La BCE va réaffirmer sa politique de soutien massif à l'économie jeudi en l'absence de nette relance de l'inflation et dans un contexte politique délicat avec le scrutin présidentiel en France, estiment des analystes.
"La BCE ne va pas se départir de sa posture très prudente juste avant le second tour de l'élection présidentielle française prévue le 7 mai", souligne l'économiste Marco Valli d'Unicredit.
L'élection probable du candidat pro-européen Emmanuel Macron constitue certes une bonne nouvelle propre à éloigner les risques d'instabilité financière et de freinage sur la croissance et les prix dans la zone euro.
Mais la qualification au second tour dimanche de la candidate du Front National Marine Le Pen reste un facteur de risques, jugent les économistes.
A vrai dire, la plupart des membres du conseil de la BCE "aurait préféré ne pas tenir la réunion à venir", afin d'éviter d'alimenter la spéculation sur les marchés qui épluchent les discours du patron Mario Draghi dans les moindres recoins, ironise Carsten Brzeski, chez ING Bank.
Le conseil ne dispose pas de données économiques majeures pouvant l'amener à modifier sa trajectoire, relèvent les experts.
L'inflation en rythme annuel s'est ainsi de nouveau tassée au mois de mars à 1,5% et ce de manière plus forte qu'attendu, après le pic de 2% de février qui, lui, était conforme à l'objectif défini par la BCE.
La statistique pour avril sera livrée vendredi, soit après la réunion du conseil des gouverneurs. Début mars, la BCE avait relevé ses prévisions d'inflation, surtout pour l'année en cours, en tenant compte de la hausse des prix du pétrole et de la meilleure dynamique économique en zone euro.
Jeudi, elle devrait donc maintenir des taux directeurs en zone euro à leur plus bas historique — avec le principal taux à zéro et celui sur les dépôts à -0,40% — et poursuivre le programme d'achats massifs de dettes publique et privée en vigueur depuis mars 2015, jugent les économistes.
Lors de cette dernière réunion de mars, le sentiment avait affleuré d'une discussion de fond menée entre gouverneurs de banque centrale sur la stratégie de sortie de l'actuelle politique monétaire.
Depuis, l'Italien a calmé le jeu, en martelant début avril que la BCE n'avait pas l’intention de relever ses taux directeurs avant la fin du programme d'achats d’actifs, censé se poursuivre jusqu'à la fin 2017 ou au-delà si nécessaire.
Comme aucune annonce forte n'est attendue ce jeudi, les yeux se tournent déjà vers la réunion du mois de juin où le débat pourrait s'envenimer, car les nouvelles prévisions d'inflation et de croissance de la BCE seront alors dévoilées.

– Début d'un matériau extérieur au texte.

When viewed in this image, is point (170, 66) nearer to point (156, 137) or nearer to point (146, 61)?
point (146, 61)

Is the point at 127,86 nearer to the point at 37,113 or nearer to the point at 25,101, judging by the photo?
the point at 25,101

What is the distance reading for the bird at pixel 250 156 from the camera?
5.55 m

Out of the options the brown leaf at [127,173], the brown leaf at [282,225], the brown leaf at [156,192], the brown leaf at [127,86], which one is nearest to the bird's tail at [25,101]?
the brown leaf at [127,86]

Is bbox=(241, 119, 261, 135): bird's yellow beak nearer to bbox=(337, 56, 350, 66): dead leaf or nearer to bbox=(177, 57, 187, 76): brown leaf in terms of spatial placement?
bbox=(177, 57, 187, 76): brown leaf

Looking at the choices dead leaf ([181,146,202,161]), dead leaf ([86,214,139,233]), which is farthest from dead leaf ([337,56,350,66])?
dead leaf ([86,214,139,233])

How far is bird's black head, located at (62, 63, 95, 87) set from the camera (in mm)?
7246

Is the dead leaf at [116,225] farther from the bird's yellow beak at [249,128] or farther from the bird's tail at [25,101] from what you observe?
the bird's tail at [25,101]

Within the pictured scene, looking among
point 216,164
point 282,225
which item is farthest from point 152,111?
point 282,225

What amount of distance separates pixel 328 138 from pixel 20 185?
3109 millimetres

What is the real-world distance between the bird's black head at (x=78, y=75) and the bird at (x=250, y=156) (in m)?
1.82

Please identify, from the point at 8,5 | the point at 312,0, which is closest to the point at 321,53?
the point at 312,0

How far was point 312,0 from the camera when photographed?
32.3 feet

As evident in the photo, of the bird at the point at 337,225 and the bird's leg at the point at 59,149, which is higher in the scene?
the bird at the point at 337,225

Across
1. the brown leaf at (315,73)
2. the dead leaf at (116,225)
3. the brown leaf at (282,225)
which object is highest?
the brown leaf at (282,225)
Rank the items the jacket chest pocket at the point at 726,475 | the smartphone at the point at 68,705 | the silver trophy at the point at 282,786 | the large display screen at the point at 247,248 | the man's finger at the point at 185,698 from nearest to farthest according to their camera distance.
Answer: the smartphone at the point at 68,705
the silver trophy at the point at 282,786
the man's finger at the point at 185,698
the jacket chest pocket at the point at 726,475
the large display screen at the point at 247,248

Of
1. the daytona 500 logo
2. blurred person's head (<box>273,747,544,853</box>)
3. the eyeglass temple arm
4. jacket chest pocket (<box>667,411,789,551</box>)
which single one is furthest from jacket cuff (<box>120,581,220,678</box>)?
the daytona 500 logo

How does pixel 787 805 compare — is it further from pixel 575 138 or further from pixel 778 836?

"Pour le moment on en est encore à la paix des braves, mais il y a un conflit qui couve au sein du conseil des gouverneurs sur le degré de reprise et les risques qui pèsent sur cette reprise en zone euro", observe Gilles Moec.
Mario Draghi et le chef économiste de la BCE Peter Praet ont dernièrement insisté sur les menaces pesant sur l'économie de la zone euro compte tenu d'un contexte mondial compliqué, marqué par les craintes de repli protectionniste aux Etats-Unis, le "Brexit", ou encore la montée des mouvements populistes en Europe.
Plus optimiste, Benoît Coeuré, membre du directoire de l'institution, a jugé les risques "largement équilibrés" et évoqué la perspective prochaine d'une normalisation de la politique monétaire de la BCE.